> [EXERCISE TASK]
Restate exactly the lines below, from the one containing "Which seems closer, point" through the final line, and leave out the pictures.

— BEGIN TASK DATA —

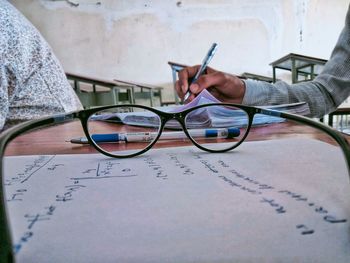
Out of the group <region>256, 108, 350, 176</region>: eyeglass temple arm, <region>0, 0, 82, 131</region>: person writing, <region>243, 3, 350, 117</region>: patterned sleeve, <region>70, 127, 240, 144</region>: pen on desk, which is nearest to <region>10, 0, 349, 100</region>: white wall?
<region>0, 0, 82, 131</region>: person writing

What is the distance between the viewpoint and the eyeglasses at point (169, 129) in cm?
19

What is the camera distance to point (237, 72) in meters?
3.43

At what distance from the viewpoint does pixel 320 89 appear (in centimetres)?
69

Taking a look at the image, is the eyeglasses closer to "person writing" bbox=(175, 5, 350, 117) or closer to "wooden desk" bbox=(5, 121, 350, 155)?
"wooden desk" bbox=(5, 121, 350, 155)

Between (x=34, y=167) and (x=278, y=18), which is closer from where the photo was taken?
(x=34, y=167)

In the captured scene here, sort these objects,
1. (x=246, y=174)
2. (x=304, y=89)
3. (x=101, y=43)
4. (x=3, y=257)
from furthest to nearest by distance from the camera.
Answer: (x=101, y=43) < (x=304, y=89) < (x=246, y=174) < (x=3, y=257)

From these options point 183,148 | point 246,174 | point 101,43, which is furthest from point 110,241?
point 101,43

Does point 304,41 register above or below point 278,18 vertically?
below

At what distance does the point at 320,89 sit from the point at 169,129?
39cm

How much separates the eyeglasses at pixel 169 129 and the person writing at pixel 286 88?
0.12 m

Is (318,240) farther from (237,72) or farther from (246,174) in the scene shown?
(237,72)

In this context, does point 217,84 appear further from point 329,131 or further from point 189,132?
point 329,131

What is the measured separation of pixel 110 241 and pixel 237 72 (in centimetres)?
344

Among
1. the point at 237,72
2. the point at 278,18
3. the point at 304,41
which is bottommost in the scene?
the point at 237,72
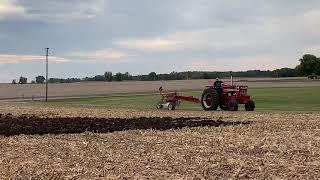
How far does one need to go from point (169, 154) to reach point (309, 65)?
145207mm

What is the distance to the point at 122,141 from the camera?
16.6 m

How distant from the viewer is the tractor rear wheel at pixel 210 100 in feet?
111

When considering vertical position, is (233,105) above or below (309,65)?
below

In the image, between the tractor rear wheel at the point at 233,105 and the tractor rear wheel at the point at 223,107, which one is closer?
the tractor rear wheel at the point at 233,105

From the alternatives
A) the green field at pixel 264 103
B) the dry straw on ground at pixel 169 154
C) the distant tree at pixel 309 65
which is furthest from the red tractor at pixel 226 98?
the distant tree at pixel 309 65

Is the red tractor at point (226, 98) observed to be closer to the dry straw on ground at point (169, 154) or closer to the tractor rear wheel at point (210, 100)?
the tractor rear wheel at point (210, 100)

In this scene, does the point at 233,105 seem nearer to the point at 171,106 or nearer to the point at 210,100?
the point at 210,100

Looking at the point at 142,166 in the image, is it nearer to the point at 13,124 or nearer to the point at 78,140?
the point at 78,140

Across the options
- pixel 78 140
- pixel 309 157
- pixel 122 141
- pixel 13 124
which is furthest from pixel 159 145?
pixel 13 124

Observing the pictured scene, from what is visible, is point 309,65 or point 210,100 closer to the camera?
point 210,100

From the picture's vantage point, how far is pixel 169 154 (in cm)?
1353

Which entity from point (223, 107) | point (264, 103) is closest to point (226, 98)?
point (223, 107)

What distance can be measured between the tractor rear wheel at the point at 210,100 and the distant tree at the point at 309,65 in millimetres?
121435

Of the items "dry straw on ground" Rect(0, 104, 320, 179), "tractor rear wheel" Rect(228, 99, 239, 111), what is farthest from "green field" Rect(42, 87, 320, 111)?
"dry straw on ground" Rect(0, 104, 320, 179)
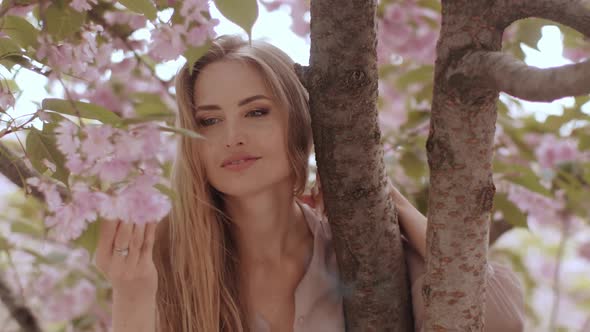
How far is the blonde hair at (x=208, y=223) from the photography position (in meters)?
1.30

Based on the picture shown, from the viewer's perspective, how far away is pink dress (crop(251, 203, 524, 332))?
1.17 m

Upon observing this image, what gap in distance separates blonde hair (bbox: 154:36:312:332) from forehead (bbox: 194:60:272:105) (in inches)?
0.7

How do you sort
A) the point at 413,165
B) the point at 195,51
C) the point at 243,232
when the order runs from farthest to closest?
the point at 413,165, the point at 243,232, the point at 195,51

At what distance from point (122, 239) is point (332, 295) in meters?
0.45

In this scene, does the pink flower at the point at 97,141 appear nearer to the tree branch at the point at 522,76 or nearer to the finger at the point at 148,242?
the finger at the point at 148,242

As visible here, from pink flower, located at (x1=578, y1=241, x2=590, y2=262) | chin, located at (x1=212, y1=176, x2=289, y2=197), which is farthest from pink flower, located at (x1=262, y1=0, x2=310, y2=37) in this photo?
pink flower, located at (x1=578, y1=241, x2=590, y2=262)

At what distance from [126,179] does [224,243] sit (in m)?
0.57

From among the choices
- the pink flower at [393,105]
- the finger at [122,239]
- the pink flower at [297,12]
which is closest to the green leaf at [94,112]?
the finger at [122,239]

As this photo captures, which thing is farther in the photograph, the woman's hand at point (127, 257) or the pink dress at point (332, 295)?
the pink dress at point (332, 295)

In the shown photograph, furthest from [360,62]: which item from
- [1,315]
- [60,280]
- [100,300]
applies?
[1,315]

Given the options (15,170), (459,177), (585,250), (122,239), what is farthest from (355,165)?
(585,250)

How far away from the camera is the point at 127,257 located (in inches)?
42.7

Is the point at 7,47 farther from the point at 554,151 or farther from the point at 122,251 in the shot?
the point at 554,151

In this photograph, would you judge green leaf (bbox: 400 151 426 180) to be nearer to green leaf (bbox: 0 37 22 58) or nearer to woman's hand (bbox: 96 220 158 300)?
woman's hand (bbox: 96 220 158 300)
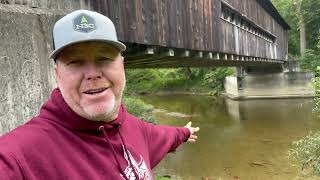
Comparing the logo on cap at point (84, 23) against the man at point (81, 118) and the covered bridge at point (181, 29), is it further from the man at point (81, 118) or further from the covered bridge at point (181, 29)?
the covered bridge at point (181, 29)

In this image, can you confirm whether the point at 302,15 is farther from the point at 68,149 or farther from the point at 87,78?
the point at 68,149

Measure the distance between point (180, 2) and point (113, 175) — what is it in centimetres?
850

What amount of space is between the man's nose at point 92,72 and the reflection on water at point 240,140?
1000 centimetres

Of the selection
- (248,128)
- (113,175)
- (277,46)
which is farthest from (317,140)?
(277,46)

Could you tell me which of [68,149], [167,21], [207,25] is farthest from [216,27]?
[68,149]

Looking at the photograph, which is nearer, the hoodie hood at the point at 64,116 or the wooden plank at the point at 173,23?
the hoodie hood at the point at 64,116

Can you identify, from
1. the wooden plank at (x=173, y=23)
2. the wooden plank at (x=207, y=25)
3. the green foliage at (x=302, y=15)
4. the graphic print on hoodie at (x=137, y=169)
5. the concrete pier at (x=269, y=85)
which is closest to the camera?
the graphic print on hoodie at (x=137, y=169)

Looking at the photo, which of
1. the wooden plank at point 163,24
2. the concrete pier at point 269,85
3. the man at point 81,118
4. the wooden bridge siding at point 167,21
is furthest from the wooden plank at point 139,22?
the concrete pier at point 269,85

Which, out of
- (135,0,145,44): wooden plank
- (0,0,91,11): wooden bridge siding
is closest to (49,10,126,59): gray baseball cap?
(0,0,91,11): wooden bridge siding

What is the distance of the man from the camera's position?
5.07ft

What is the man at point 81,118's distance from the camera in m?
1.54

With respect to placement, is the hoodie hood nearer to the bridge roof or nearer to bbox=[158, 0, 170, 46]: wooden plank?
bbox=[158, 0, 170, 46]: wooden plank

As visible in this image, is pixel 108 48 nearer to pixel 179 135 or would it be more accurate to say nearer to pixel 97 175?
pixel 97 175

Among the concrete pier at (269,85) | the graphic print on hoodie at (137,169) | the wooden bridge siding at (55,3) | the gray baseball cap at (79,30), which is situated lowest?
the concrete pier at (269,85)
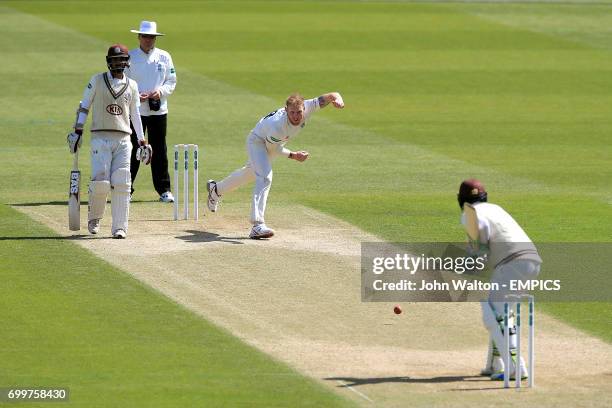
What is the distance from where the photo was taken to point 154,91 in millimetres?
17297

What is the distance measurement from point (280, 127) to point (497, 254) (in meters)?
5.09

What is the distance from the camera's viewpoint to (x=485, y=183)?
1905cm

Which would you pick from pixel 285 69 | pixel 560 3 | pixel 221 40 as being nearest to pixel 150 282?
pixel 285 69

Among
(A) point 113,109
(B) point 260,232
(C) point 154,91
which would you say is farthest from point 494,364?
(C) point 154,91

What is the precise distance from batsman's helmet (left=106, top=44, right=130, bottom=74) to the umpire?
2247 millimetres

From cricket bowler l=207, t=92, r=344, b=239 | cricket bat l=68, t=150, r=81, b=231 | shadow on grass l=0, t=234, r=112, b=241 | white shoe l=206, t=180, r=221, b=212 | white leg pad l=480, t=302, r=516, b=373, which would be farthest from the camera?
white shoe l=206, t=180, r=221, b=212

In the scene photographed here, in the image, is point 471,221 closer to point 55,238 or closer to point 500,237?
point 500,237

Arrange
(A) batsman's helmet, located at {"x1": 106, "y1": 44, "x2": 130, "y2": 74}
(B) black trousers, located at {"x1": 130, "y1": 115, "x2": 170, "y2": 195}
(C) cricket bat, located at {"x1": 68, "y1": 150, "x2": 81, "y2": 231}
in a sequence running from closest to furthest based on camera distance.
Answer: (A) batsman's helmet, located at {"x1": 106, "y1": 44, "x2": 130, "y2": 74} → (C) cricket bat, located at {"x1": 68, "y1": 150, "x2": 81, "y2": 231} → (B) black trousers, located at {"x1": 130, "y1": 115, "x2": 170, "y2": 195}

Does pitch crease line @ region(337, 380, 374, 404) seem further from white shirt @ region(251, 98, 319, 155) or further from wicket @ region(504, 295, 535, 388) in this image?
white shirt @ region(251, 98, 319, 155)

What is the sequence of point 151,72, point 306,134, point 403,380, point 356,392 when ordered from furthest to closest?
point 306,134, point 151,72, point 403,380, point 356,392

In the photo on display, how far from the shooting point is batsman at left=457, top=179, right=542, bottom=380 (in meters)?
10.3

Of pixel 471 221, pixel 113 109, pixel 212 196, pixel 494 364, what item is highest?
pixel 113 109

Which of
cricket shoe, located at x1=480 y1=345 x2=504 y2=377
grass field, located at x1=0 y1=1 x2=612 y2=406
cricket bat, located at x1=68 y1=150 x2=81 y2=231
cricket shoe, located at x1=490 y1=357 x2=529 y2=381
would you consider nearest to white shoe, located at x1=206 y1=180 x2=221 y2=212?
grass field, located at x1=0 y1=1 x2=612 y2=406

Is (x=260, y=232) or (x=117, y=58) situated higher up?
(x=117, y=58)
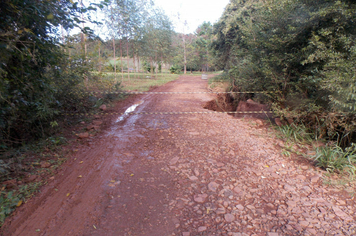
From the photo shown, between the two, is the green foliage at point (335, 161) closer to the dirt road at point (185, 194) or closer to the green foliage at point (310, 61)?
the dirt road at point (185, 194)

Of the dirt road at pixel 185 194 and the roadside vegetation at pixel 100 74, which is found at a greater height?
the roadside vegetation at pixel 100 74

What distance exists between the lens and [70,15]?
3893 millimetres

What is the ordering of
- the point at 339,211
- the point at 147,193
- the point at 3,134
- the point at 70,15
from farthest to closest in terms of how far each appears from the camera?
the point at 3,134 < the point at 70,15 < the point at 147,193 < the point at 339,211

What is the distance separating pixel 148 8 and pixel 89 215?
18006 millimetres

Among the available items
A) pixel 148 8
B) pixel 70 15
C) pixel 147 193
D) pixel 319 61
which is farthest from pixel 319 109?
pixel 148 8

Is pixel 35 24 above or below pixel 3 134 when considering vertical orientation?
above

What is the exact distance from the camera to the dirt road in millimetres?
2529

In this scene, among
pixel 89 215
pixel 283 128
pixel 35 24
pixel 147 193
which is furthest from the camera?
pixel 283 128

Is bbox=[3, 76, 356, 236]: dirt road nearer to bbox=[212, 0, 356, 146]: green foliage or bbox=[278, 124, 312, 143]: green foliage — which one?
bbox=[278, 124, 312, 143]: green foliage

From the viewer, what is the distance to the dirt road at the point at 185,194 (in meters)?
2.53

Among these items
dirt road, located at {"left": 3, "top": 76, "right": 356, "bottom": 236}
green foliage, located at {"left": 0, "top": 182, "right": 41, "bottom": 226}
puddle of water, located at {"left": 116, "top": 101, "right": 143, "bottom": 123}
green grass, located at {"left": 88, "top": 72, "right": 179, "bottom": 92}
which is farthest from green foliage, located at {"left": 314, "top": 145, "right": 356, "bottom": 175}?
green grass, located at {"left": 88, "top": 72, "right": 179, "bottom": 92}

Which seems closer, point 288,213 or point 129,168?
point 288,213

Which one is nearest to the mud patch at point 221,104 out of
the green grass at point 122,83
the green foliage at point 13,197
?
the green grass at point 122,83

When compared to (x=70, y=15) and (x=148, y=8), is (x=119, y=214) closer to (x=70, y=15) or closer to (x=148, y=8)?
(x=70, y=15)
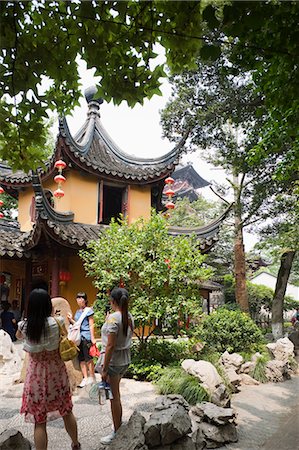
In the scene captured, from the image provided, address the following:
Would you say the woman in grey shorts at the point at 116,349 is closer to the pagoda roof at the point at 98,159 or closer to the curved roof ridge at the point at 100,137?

— END TASK DATA —

> [FULL RESPONSE]
Which seems closer, point 288,213 or point 129,168?
point 288,213

Which one is nearest to the mud patch at point 221,104 out of
the green grass at point 122,83
the green foliage at point 13,197
?
the green grass at point 122,83

When compared to (x=70, y=15) and (x=148, y=8), is (x=119, y=214) closer to (x=70, y=15) or closer to (x=148, y=8)?
(x=70, y=15)
In the scene captured, from the image provided, address the following:
Would you say the woman in grey shorts at the point at 116,349 is closer to the pagoda roof at the point at 98,159 or closer to the curved roof ridge at the point at 100,137?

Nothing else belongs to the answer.